2.
C’est à la mort de sa femme dans sa trente-troisième année que son esprit agité avait silencieusement explosé, sous le poids conjugué de la tristesse et d’une insupportable culpabilité. La vie conjugale qu’il lui avait faite n’avait pas été belle, ou par très courts moments. Est-ce qu’il l’avait aimée ? Que savait-il de l’amour sinon ses effets ? Il pouvait ressentir ceux des amours qu’il prenait et apprécier l’efficacité sur les actes d’autrui de celui qu’il était capable de montrer. Il ne savait que vouloir être aimé. Il aurait voulu être ce qu’elle aimait, l'image qu'il savait lui offrir, mais sa nature n’était pas aimable, et son amour à elle, égratigné effiloché, n’avait pas suffi à le changer. Il avait bu avec passion ses sentiments et ses larmes, surtout ses larmes, la pluie qu’il avait le pouvoir infini de faire tomber en sorcier du désert. D’humiliations en tromperies, de départs simulés en retours de remords, d’orages en accalmies précaires, petit à petit il l’avait asséchée. Jusqu’à causer son cancer, c’était ce qu’il croyait.

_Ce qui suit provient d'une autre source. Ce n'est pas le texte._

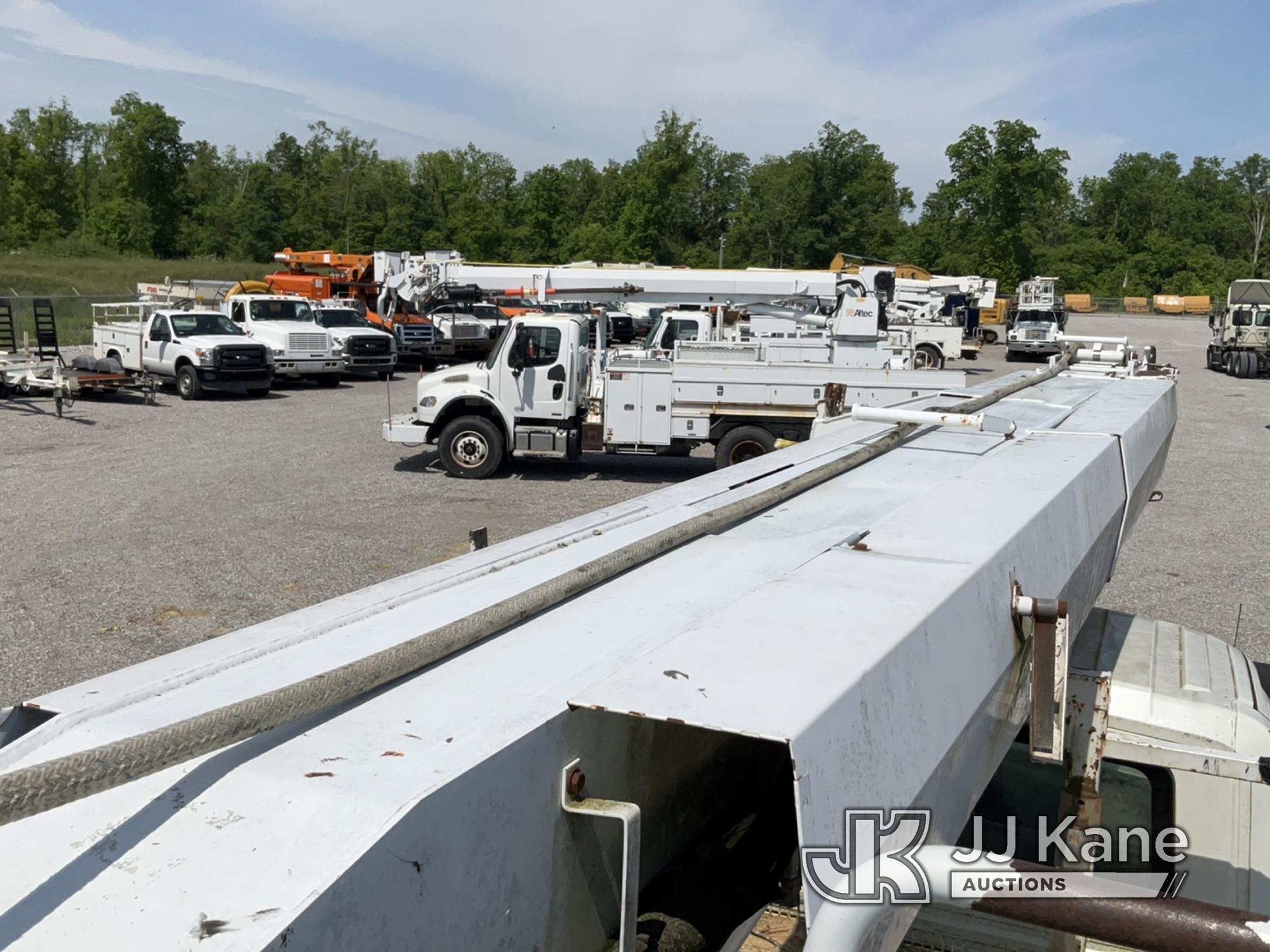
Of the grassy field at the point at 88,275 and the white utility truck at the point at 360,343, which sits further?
the grassy field at the point at 88,275

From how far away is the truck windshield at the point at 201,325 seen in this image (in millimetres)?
24062

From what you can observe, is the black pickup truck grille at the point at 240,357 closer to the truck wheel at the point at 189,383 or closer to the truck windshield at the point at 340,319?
the truck wheel at the point at 189,383

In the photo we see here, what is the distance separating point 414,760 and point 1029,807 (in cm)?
288

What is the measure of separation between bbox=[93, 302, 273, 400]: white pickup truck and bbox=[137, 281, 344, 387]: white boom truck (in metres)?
0.77

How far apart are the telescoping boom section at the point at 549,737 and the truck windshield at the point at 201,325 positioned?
2311 cm

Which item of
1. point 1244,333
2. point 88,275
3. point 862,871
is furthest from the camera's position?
point 88,275

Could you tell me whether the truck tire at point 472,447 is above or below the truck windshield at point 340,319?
below

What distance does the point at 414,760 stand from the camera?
5.48 feet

Dans les derniers mois de sa vie, il avait cherché fiévreusement ce qui aurait pu lui apporter un peu de bonheur. Il aurait voulu l’entourer de beauté, de douceur, il avait espéré au-delà de toute raison, prié, supplié il ne savait plus qui pour qu’elle ne l’abandonne pas. Mais à la fin il en était venu à souhaiter sa mort, il n’en pouvait plus de la voir souffrir et dépérir, s’effacer peu à peu dans le décharnement progressif de son corps, s’y enfoncer en ne laissant à la surface que son regard de jour en jour plus brûlant sous lequel il se débattait. Quelque part au fond de lui, fossilisée depuis l’enfance par la folie religieuse de sa mère, gisait une croyance floue en un dieu terrifiant qui punissait les fautes en distribuant la maladie et la mort. Embarqué au bord du lit dans les délires sous morphine de sa femme, cramponné comme à un radeau en pleine tempête, il la voyait comme l’agneau qui portait le poids de ses fautes, l’agneau dont son cœur de bête souhaitait la mort pour être délivré. Trente-trois ans comme le Christ. La chambre d’hôpital vacillait, la figure folle de sa mère se dressait entre lui et sa femme agonisante, elle se dressait échevelée, criant des litanies incohérentes et pointant sur lui le doigt accusateur de dieu.
Son cerveau résista à la désintégration par l’édification d’un clivage parfaitement cohérent. Il était la bête, le diable et la mort, qui ne craignent ni dieu ni l’enfer ni la mort, il était le plus grand, le plus fort, ne venait-il pas de tuer sa femme ? Il était l’enfant chétif en larmes dans la cour de récréation du pensionnat, le naïf qu’on trompait, la femmelette qu’on violait, que tout le monde détestait, il en était persuadé. Cette fois le compte était bon, il allait leur montrer, ils n’y verraient que du feu, c’est lui qui allait mener le jeu, lui qui dicterait les règles secrètes et tirerait leurs ficelles.
Il n’avait pas perdu son âme, il s’en était lui-même amputé. Pour son plus grand bien.